YOUR GOAL: Each line that has the string "Motor" must be copied from the records below.
◆ ◆ ◆ ◆ ◆
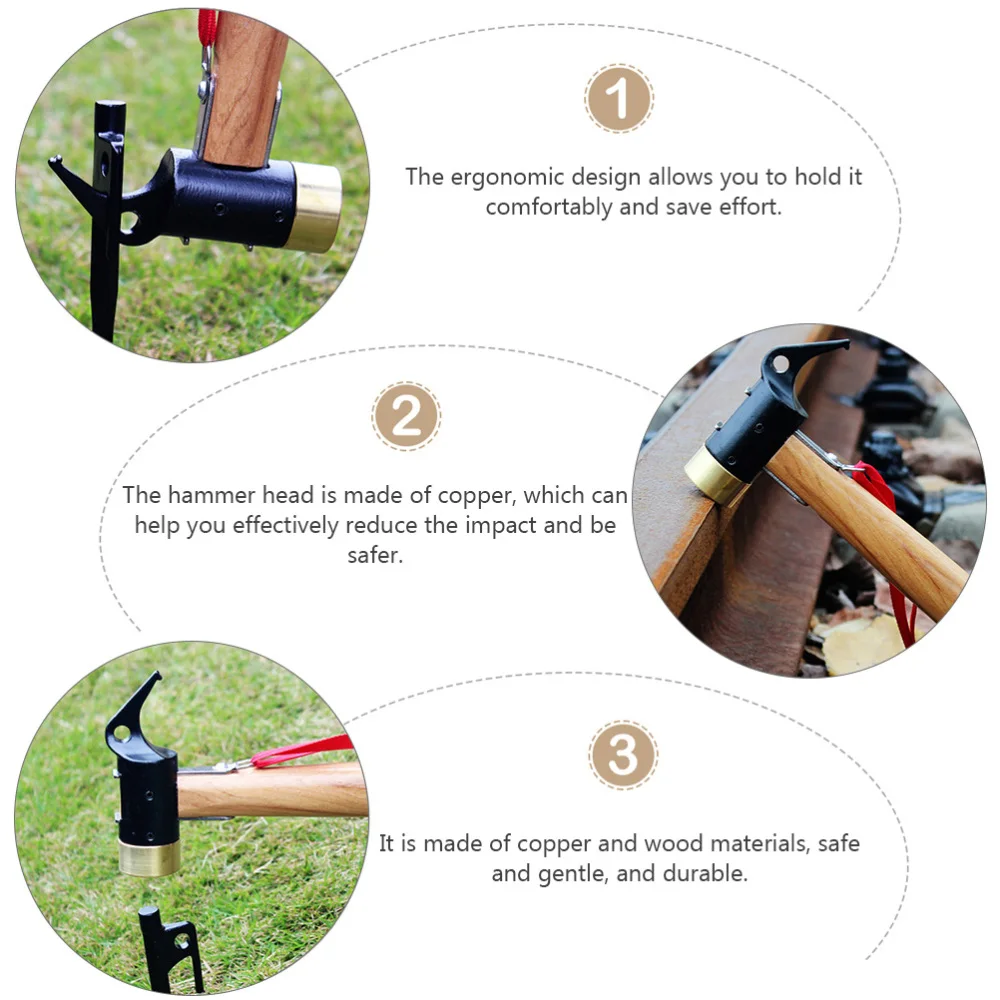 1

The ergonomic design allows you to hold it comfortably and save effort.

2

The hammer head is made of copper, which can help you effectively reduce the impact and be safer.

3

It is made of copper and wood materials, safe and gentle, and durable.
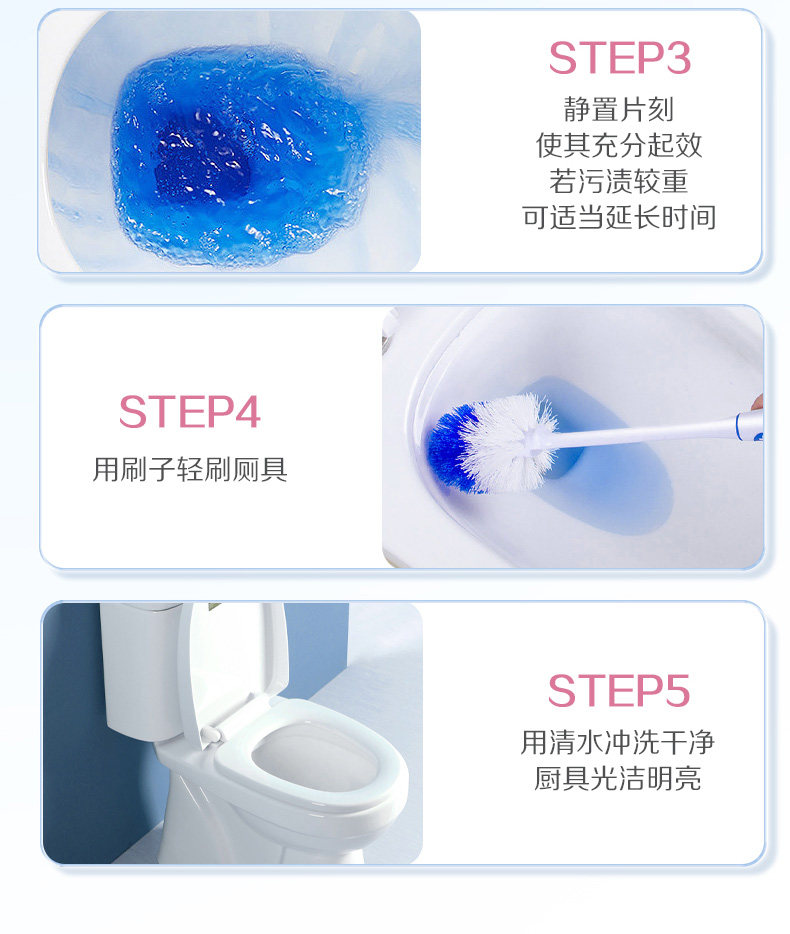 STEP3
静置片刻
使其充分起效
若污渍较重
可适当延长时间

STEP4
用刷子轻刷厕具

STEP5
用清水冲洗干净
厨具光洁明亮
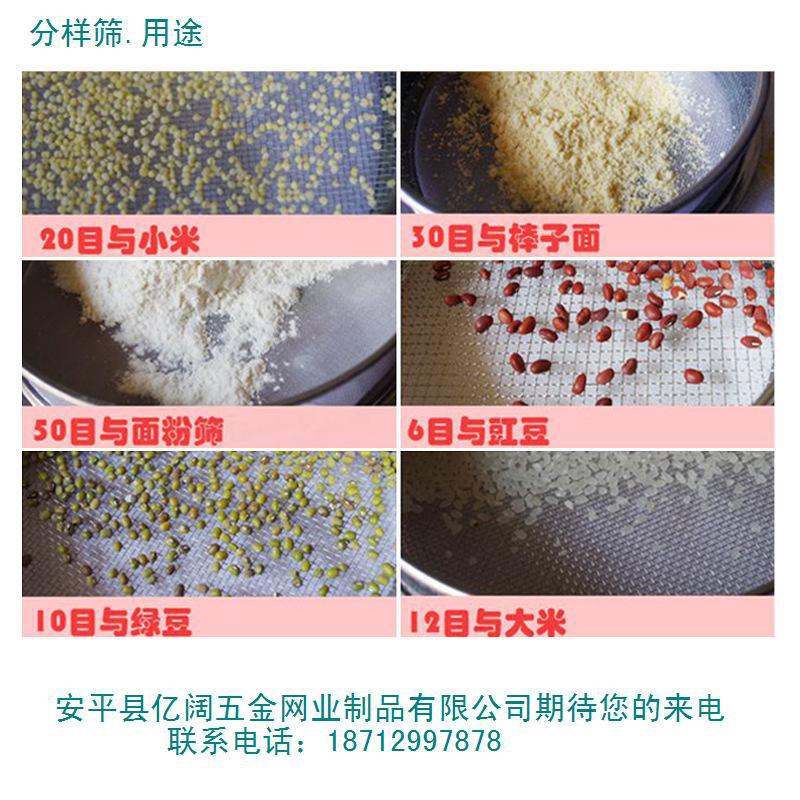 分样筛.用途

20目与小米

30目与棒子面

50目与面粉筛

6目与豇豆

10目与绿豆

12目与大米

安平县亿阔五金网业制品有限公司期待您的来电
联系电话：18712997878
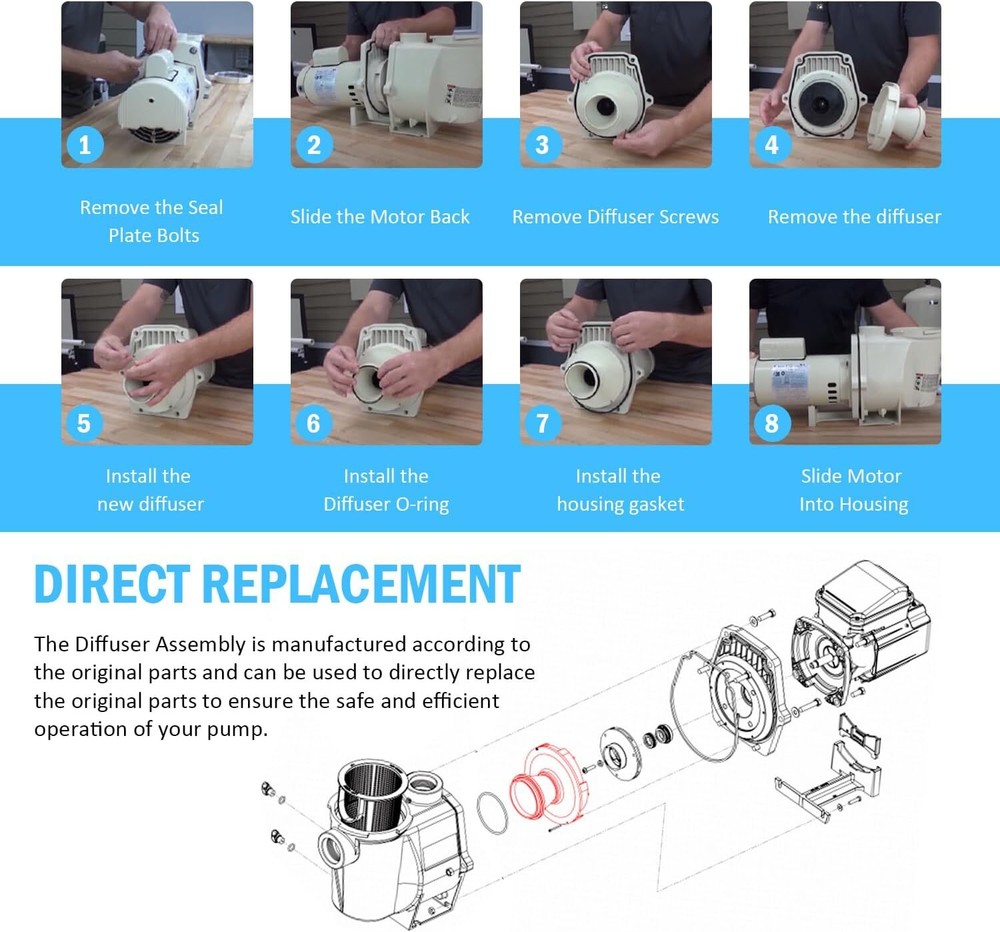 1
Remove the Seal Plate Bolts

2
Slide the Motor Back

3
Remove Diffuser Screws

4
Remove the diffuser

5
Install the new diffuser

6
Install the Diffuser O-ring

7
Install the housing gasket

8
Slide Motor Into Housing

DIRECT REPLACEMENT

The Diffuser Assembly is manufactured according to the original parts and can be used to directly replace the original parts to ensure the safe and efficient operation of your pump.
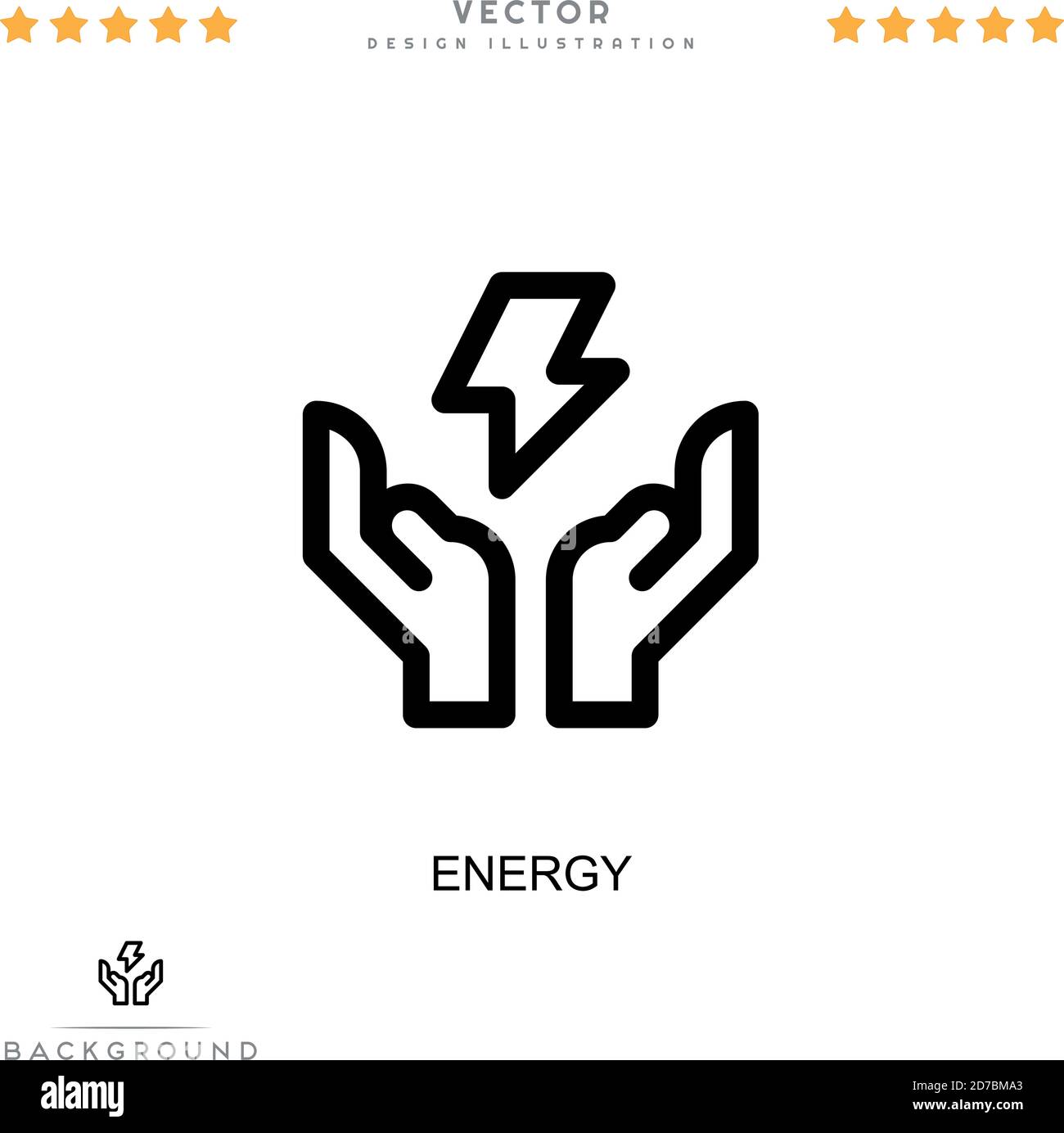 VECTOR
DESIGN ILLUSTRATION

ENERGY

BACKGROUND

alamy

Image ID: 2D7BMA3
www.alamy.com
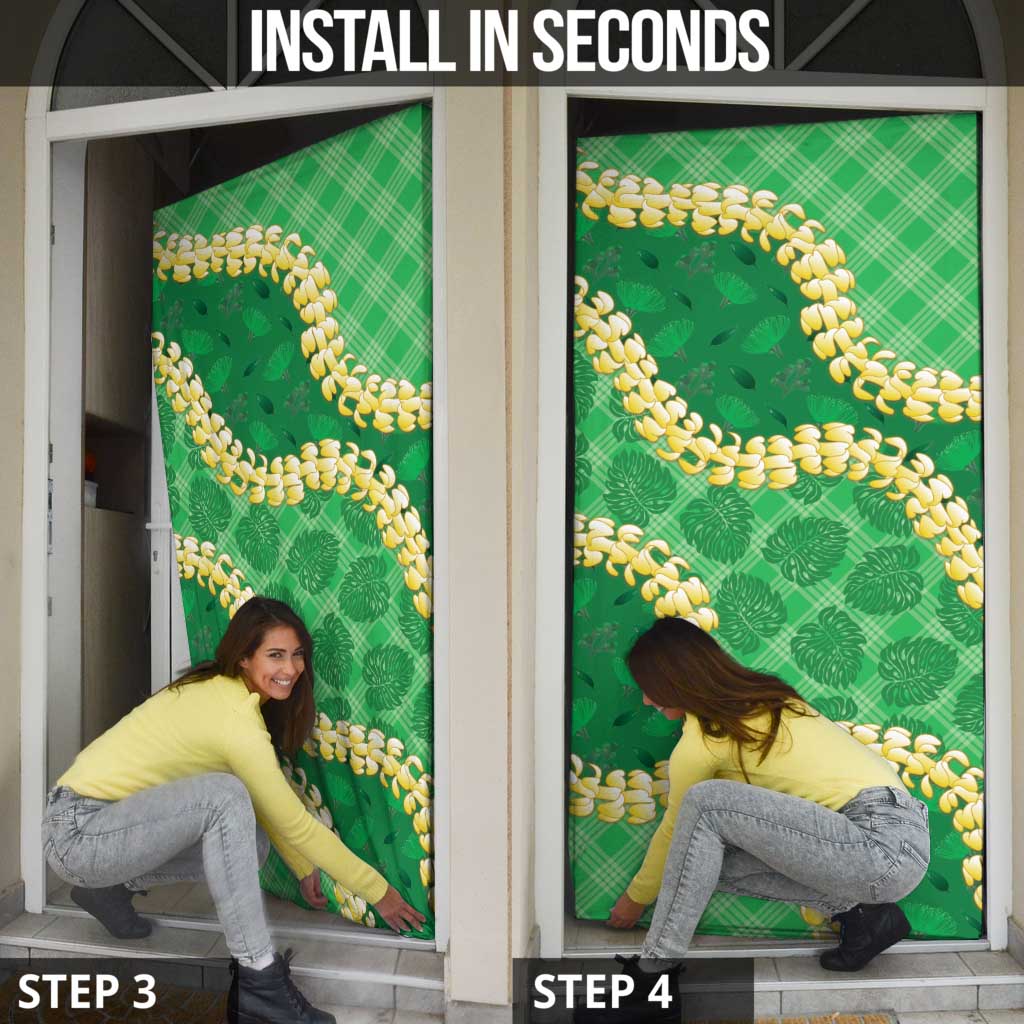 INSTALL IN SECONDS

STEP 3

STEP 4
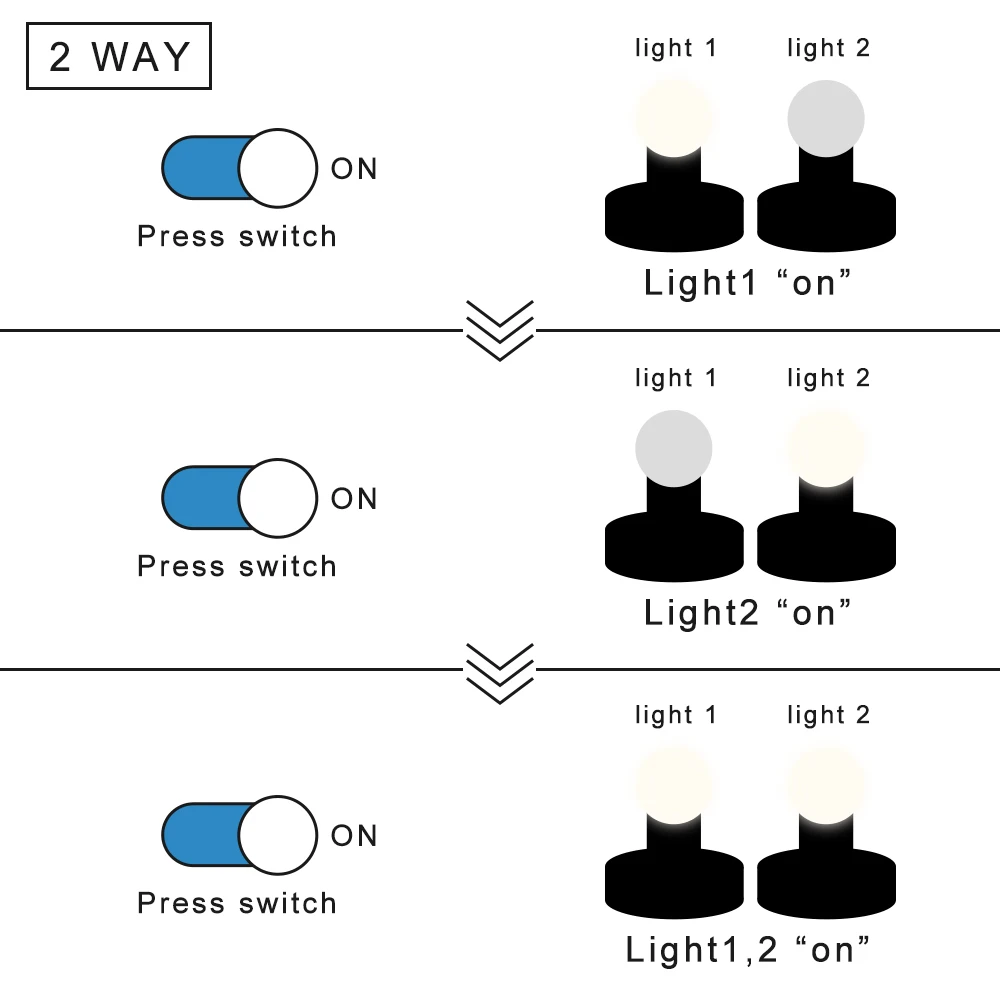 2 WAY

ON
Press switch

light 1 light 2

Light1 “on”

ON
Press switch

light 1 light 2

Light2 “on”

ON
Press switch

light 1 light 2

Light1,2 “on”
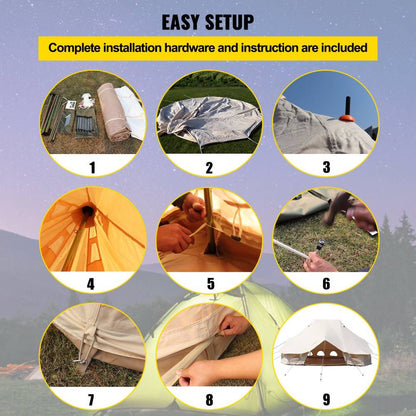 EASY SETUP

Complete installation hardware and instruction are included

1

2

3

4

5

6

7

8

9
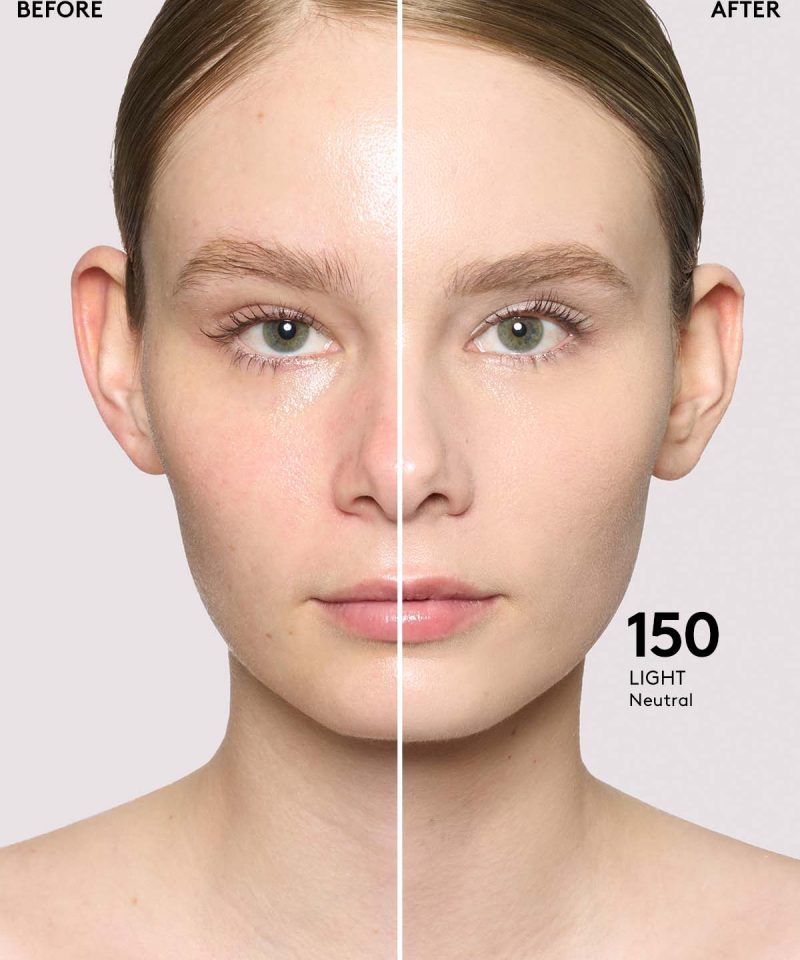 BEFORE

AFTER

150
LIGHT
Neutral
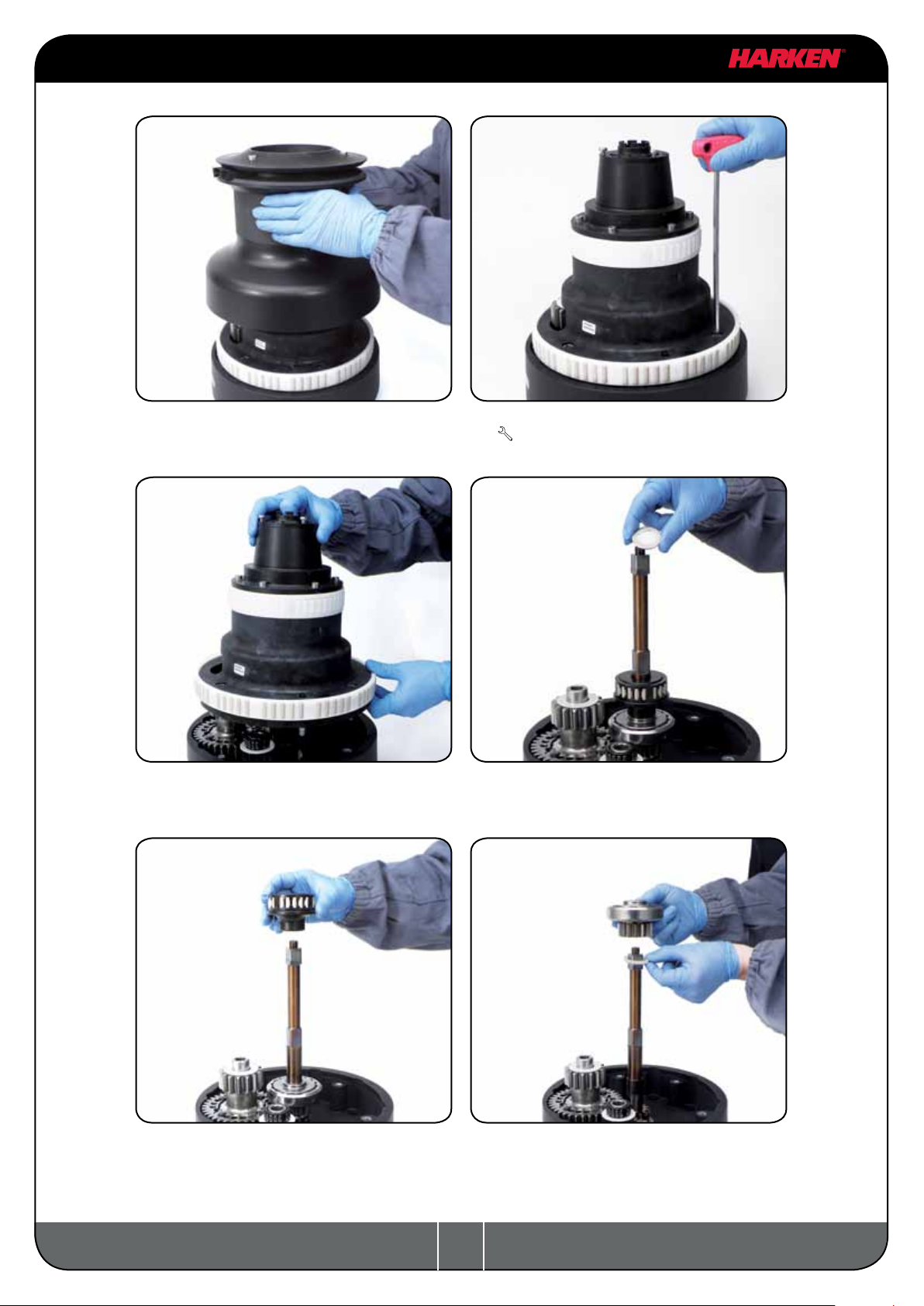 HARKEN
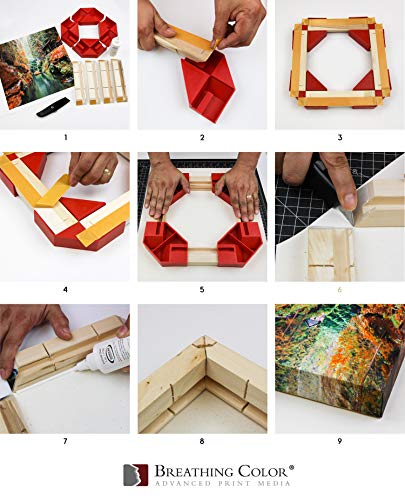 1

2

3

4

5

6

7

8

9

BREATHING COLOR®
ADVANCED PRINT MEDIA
◆ ◆ ◆ ◆ ◆
RESPONSE FOR THIS EXERCISE:
Slide the Motor Back
Slide Motor Into Housing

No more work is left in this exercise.